I wrote an article about the Administratum that explains the position of a Planetary Governor.  This might help you…  

http://darkreign40k....hp?topic=4455.0

I'll copy the relevant section here:

Imperial Commanders (Planetary Administrators, Governors, or ‘Lords’)
Imperial Commanders are charged with governing a planet, continent, special project, or other momentous appointment. They are duty-bound to the Administratum, reporting to a sub-sector commander, but are given considerable operational freedom as to how they fulfil this duty. An Imperial Commander must;
1. enact Administratum/Adeptus Terra edicts
2. keep order
3. keep taxes/quotas flowing
4. identify and control psykers,
5. contain mutation and heresy
They are otherwise free to implement Imperial Law and authority as they see fit .
Imperial Commanders marshal considerable resources which gives them a measure of power. They may raise private armies, interplanetary and even interstellar fleets, as well as establishing their own forms of governance and control. As long as they meet their duties they are free to create their own structures. Most will turn to the Administratum, and indeed other parts of the Adeptus Terra, for help ensuring skilled and effective governance that secures their position.

---

TASKS TO PERFORM>
**a.** Reproduce part of the passage on Imperial Commanders word for word, beginning at the words "I wrote an article" and stopping after "Governors, or ‘Lords’)".
**b.** According to the passage on Imperial Commanders, to whom does an Imperial Commander report?

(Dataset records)
---

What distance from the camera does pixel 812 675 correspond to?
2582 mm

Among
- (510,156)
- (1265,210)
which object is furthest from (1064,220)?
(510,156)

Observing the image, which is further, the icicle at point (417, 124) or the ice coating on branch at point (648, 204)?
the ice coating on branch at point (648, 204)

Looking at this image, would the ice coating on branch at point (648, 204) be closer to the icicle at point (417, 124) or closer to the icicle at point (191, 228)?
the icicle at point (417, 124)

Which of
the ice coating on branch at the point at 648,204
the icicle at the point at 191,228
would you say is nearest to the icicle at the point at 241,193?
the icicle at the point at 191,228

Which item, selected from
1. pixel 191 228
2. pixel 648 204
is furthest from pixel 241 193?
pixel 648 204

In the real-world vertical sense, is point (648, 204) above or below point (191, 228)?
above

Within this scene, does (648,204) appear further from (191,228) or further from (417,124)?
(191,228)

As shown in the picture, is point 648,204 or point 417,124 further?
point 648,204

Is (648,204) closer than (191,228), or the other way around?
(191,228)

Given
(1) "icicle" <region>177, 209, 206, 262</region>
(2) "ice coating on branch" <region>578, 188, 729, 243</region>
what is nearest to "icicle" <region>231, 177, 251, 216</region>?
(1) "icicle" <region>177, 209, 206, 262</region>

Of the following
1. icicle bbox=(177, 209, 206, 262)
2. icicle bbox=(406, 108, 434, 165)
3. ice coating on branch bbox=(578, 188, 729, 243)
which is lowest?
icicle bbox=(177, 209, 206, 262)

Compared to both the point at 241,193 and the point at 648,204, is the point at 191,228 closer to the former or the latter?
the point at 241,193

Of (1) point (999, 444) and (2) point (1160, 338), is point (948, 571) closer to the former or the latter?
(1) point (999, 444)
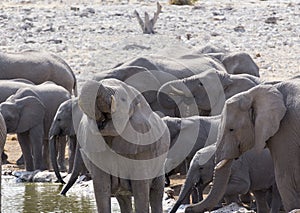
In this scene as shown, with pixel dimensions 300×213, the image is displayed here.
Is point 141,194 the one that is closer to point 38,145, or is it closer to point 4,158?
point 38,145

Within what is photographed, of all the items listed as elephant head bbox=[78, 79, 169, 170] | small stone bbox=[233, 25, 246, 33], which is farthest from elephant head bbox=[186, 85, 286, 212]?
small stone bbox=[233, 25, 246, 33]

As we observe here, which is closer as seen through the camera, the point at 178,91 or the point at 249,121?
the point at 249,121

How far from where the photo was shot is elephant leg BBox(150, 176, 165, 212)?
786 centimetres

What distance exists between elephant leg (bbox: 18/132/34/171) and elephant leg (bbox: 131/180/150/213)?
4.84 meters

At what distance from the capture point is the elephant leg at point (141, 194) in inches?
291

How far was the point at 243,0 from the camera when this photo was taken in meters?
29.1

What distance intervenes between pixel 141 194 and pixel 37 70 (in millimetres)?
7966

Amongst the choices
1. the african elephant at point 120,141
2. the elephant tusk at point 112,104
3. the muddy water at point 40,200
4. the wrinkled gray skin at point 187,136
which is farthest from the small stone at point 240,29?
the elephant tusk at point 112,104

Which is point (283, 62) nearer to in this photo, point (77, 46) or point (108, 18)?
point (77, 46)

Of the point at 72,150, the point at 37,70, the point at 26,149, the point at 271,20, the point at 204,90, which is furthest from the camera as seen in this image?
the point at 271,20

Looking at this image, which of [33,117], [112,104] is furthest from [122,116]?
[33,117]

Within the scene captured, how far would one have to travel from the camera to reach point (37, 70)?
15.2m

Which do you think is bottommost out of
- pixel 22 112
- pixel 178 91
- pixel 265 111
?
pixel 22 112

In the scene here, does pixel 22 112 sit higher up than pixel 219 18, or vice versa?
pixel 22 112
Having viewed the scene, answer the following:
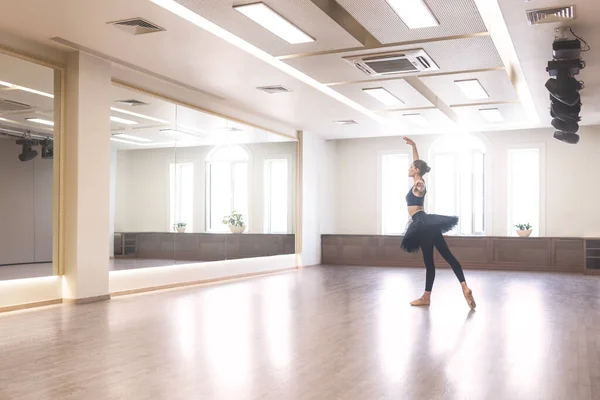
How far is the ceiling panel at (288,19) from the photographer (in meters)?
5.60

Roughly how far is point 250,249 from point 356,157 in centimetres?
460

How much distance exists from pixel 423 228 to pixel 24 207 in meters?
4.22

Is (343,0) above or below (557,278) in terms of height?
above

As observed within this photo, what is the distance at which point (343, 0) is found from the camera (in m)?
5.55

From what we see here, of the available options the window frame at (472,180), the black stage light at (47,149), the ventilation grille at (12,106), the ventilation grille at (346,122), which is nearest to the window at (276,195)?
the ventilation grille at (346,122)

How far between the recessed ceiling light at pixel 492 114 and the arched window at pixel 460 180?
1.71 metres

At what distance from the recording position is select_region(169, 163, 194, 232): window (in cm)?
879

---

EXPECTED RESULTS>
**a.**
I wrote an article about the Administratum that explains the position of a Planetary Governor.  This might help you…  

http://darkreign40k....hp?topic=4455.0

I'll copy the relevant section here:

Imperial Commanders (Planetary Administrators, Governors, or ‘Lords’)

**b.** A sub-sector commander.